Stick an & on the end of a command and the shell runs it in the background, immediately giving you back the prompt.

bash
npm run dev &
# [1] 51932

jobs
# [1]+  Running    npm run dev &

# bring it back to the foreground
fg %1

# suspend a running foreground job with Ctrl-Z, then push it to background
# (Ctrl-Z)
bg %1

# kill a background job
kill %1

For long-running things (servers, log tails, build watchers) most devs actually prefer a terminal multiplexer like tmux or just opening a second tab. But knowing & and jobs is essential.

SSH: your remote shell

sshopens a shell on a remote computer. The connection is encrypted. It's how you log into servers, deploy code, and run commands on the cloud.

bash
ssh ada@server.example.com
# (you're now on the server)

# run one command and exit
ssh ada@server "df -h"

# specify a port
ssh -p 2222 ada@server.example.com

# copy files over ssh
scp local-file.txt ada@server:/var/www/
rsync -avz ./build/ ada@server:/var/www/site/

ssh-keygen and ssh config

Typing your password every connection is annoying and less secure than keys. Generate a key once, copy the public half to the server, and you're passwordless.

bash
# generate a modern Ed25519 key
ssh-keygen -t ed25519 -C "ada@laptop"
# saves ~/.ssh/id_ed25519 (private) and id_ed25519.pub (public)

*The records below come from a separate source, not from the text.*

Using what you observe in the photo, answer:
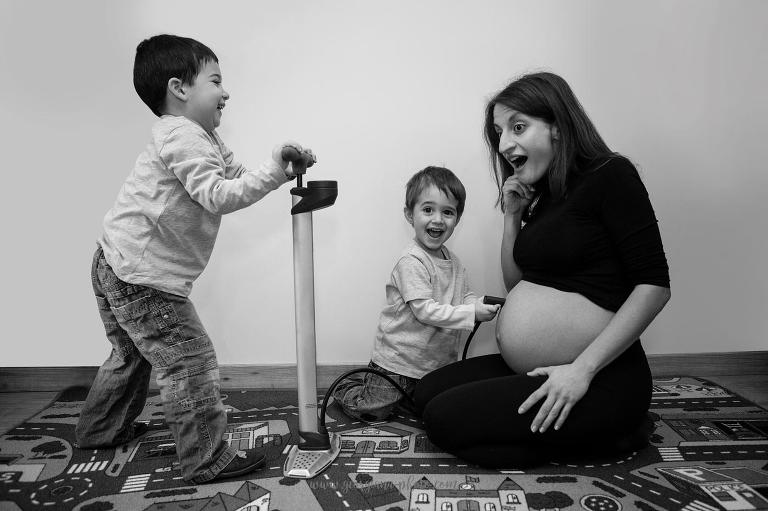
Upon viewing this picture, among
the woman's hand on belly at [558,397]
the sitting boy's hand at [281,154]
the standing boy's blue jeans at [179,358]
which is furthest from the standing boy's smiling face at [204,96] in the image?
the woman's hand on belly at [558,397]

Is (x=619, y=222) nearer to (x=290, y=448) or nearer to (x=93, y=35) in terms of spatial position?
(x=290, y=448)

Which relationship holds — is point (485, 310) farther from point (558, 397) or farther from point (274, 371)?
point (274, 371)

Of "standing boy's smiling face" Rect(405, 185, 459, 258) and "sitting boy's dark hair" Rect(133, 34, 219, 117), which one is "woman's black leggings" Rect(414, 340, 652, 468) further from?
"sitting boy's dark hair" Rect(133, 34, 219, 117)

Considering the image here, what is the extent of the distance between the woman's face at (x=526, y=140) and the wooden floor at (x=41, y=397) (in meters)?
0.92

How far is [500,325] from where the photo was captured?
1.22 m

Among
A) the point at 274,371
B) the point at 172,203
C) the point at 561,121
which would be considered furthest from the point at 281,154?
the point at 274,371

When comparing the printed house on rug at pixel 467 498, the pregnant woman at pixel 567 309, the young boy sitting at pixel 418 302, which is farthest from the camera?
the young boy sitting at pixel 418 302

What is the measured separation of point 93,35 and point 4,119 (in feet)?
1.17

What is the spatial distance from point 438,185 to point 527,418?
623mm

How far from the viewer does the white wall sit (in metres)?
1.58

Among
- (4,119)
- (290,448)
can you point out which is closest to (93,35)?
(4,119)

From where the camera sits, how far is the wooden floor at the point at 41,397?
148cm

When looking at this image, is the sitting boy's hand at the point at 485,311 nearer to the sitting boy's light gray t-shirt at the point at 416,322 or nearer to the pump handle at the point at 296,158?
the sitting boy's light gray t-shirt at the point at 416,322

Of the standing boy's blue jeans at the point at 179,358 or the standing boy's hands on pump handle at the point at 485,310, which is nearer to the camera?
the standing boy's blue jeans at the point at 179,358
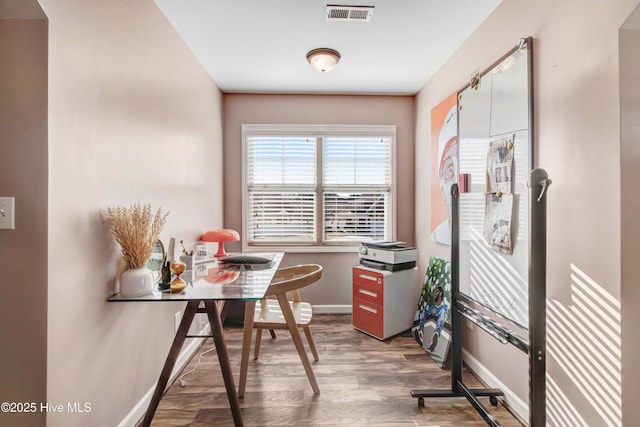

# install your public key on the server
ssh-copy-id ada@server.example.com

# now this works without a password
ssh ada@server.example.com

Even better: an ~/.ssh/config file gives connections nice nicknames and remembers all your flags.

~/.ssh/config
Host prod
  HostName server.example.com
  User ada
  Port 2222
  IdentityFile ~/.ssh/id_ed25519

Host github.com
  User git
  IdentityFile ~/.ssh/id_ed25519_github
bash
ssh prod                # uses everything from the config above
scp deploy.sh prod:/tmp/
Never share your private key
The .pub file is the one you copy to servers. The non-.pub file stays on your machine, period. Leaking a private key is like leaving your house keys in a public park.

A real-world pipeline

Imagine your server logs have lines like [2024-05-24T14:02:13] 200 GET /api/users 18ms. Show me the 10 slowest endpoints from the last hour:

bash
tail -n 100000 access.log \
  | rg "$(date -v-1H +%Y-%m-%dT%H)" \
  | awk '{print $5, $4}' \
  | sort -rn \
  | head -10
# 1842ms GET /api/reports/heavy
# 1320ms POST /api/upload
# 980ms  GET /api/users
# ...

That's 5 small tools doing one thing each, pipelined. This is the terminal's real power: you assemble it.

Quick quiz

Quiz1 / 4

What does 2>&1 mean?

Recap

  • grep / ripgrep find lines. sed rewrites them. awk handles columns. find locates files by metadata. jq surgically reshapes JSON.
  • Pipes (|) chain tools. Redirections (>, >>, 2>&1) route output to files.
  • & and jobs manage background processes; fg/bg move them between foreground and background.
  • ssh opens a shell on a remote server. ssh-keygen + ~/.ssh/config make it passwordless and ergonomic.